In queste domeniche la liturgia ci sta facendo meditare il tema dell’annuncio della Parola di Dio. Oggi ci propone un passo avanti ponendoci di fronte alla seguente domanda: chi è degno di proclamare questo annuncio? Come si viene scelti?
Nella prima lettura vediamo Isaia che si offre come annunciatore del messaggio di Dio a Israele. Il suo «Eccomi» non deriva però da alcun suo merito personale (lui stesso si era riconosciuto indegno già solo di stare alla presenza del trono dell’Altissimo), ma risponde alla chiamata di Dio che si manifesta nel gesto della purificazione della sua bocca. In altre parole, Dio aveva già scelto Isaia come suo profeta, non perché meritevole, ma per grazia. Allo stesso modo, nella seconda lettura Paolo afferma chiaramente di non considerarsi degno di aver ricevuto l’incarico di apostolo di Gesù, non solo perché non faceva parte dei Dodici originari, ma anche perché all’inizio lui fu un persecutore della prima Chiesa; solo mediante la grazia ha ricevuto i doni del perdono e della conversione, offrendo il suo sì alla causa dell’annuncio del messaggio di Cristo.

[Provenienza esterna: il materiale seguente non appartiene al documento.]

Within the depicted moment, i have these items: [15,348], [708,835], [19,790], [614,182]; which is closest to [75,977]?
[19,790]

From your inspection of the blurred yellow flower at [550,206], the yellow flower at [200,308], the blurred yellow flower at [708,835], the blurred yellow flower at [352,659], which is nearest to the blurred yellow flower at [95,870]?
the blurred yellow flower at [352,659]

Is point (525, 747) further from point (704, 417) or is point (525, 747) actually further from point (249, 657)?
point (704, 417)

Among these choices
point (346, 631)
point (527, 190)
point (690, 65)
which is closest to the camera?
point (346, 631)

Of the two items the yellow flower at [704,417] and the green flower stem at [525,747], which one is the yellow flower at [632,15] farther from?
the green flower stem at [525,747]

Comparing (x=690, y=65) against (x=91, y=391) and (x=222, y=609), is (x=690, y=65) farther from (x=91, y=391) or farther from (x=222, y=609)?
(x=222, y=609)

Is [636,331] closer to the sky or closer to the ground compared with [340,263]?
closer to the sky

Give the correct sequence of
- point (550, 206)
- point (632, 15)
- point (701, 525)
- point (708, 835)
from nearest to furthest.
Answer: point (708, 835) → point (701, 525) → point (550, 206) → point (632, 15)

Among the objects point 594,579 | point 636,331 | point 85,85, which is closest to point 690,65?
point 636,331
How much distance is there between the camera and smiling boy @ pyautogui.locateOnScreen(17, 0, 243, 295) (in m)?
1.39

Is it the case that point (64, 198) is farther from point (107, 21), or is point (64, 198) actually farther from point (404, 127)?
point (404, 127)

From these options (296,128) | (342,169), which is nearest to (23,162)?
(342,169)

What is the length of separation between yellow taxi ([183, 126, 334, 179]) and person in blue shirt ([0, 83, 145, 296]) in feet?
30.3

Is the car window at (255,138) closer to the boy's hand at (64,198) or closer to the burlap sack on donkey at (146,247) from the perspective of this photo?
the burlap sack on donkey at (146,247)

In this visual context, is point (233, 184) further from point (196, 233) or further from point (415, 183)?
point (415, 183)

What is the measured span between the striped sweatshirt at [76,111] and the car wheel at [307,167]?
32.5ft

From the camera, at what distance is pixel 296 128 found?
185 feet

Infine, il brano del Vangelo ritorna sul tema citando l’episodio della chiamata dei primi discepoli, che si svolge in un modo molto interessante. La scena si svolge sulle rive del lago di Gennèsaret, detto anche mare di Galilea, dove Gesù inizia la sua opera di predicazione. Anzitutto va notato che i pescatori (tra cui Simon Pietro, Giacomo e Giovanni) non facevano parte di coloro che erano attorno a Gesù per ascoltarlo, ma erano impegnati nelle loro faccende quotidiane lavando le reti. È Gesù che, quasi in punta di piedi, sale sulla barca di Simone e lo prega di allontanarsi un poco dalla riva, così che tutta la folla lo potesse sentire. La predicazione di Gesù deve aver fatto un grosso effetto su Simone, perché quando il Signore gli chiede di andare a largo e gettare le reti, egli non si rifiuta. Ma come! Tutti i pescatori esperti, e Simon Pietro lo era di certo, sapevano benissimo che di giorno i pesci stavano sul fondo del mare e che quindi pescare in quel momento era inutile. Eppure Pietro crede alla parola di Gesù (e la sua fede viene premiata con una pesca più che abbondante). Qual è il senso di questo episodio? Gesù in realtà non è entrato solo nella barca di Pietro, ma è entrato nella sua vita, imperfetta a causa dei tanti fallimenti e momenti bui che rendendo vane la sua esperienza e la sua bravura; solo mediante l’ascolto dell’insegnamento del Signore e la fede in esso riposta Pietro è diventato in grado di portare frutto nella sua vita. Il grido di fronte alla grazia ricevuta («Signore, allontanati da me, perché sono un peccatore») è, al pari di quello di Isaia, il riconoscimento della propria piccolezza di fronte all’amore di Dio che ti abbraccia senza che tu ne sia degno.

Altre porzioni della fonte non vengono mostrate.